__Directions for this task__
Restate exactly the lines below, from the one containing "Grignottes De Poulet Rôti Bio" through the final line, and leave out the pictures.

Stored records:
Segment Open

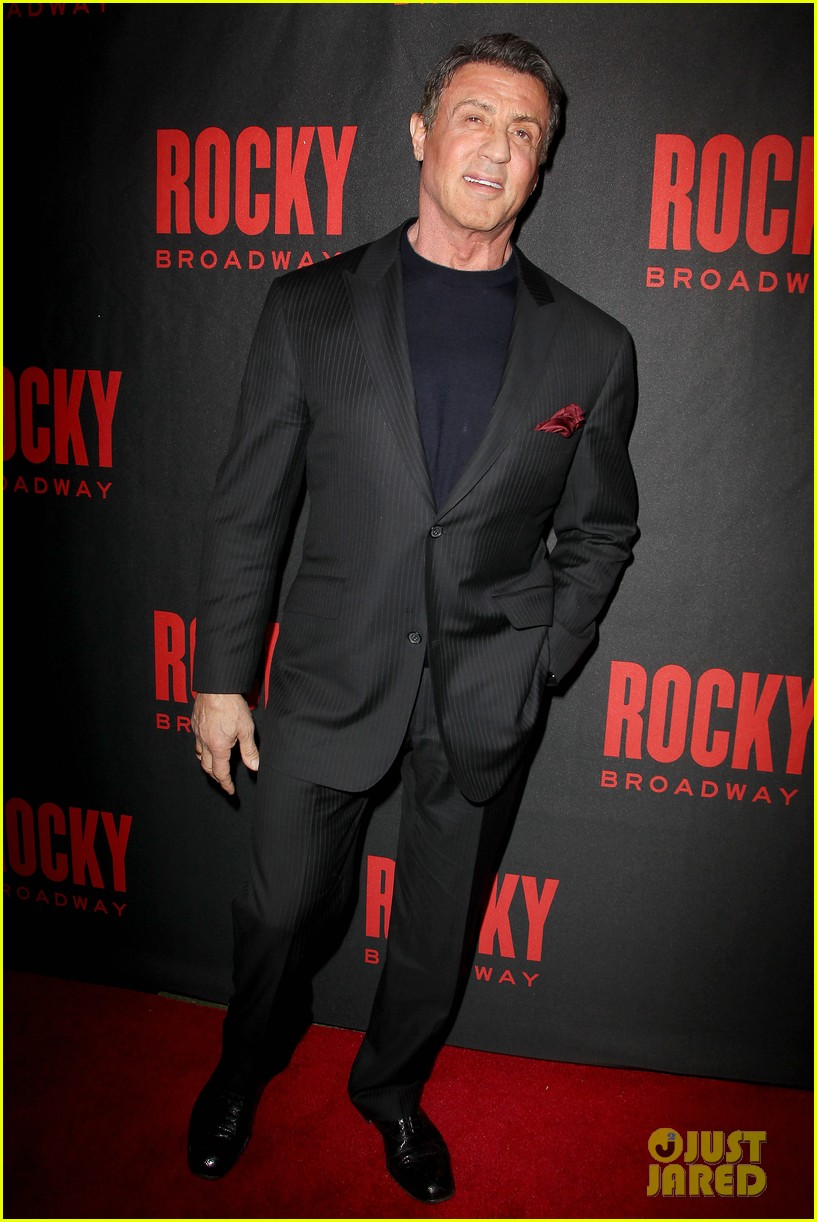 sylvester stallone knocks out broadways rocky 01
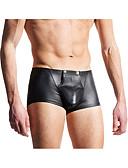 baratos Moda Íntima Exótica para Homens-Homens Cueca Boxer Sólido Cintura Baixa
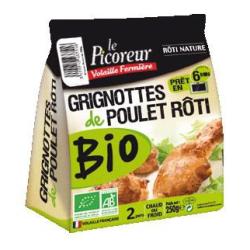 Grignottes De Poulet Rôti Bio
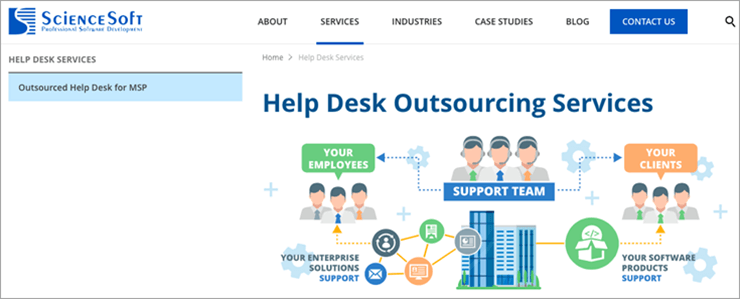 Top 10 Best Help Desk Outsourcing Service Providers 2019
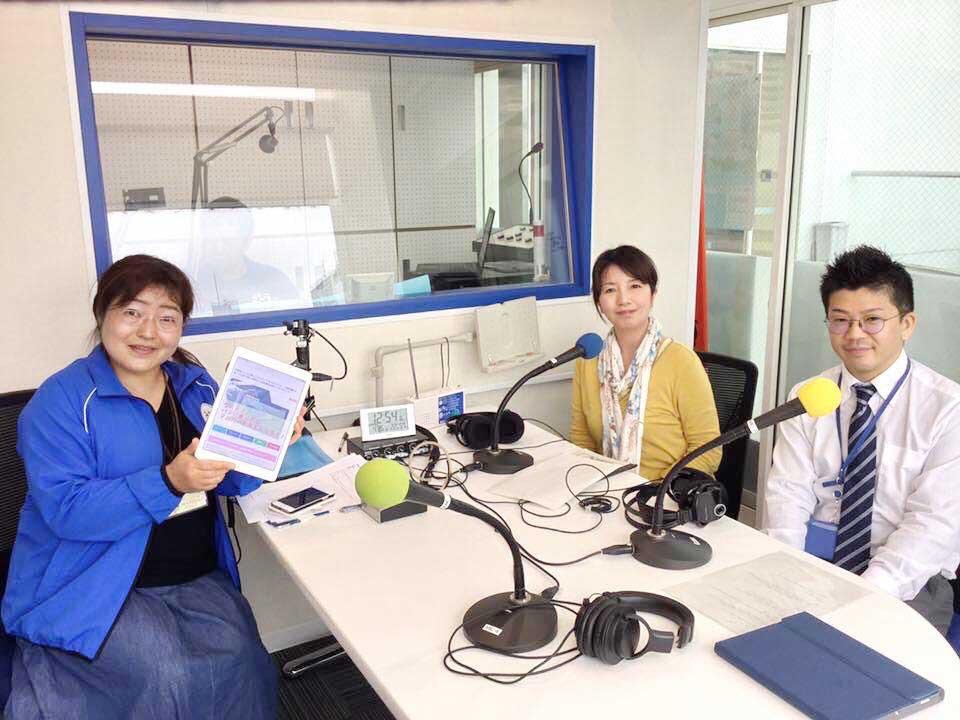 栃木県小山市の地域コミュニティFMラジオ「おーラジ」に出演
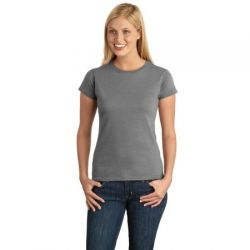 Gildan 64000L Softstyle Junior Fit T-Shirt | FullSource.com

Segment Closed

__Your solution__
 Grignottes De Poulet Rôti Bio
 Top 10 Best Help Desk Outsourcing Service Providers 2019
 栃木県小山市の地域コミュニティFMラジオ「おーラジ」に出演
 Gildan 64000L Softstyle Junior Fit T-Shirt | FullSource.com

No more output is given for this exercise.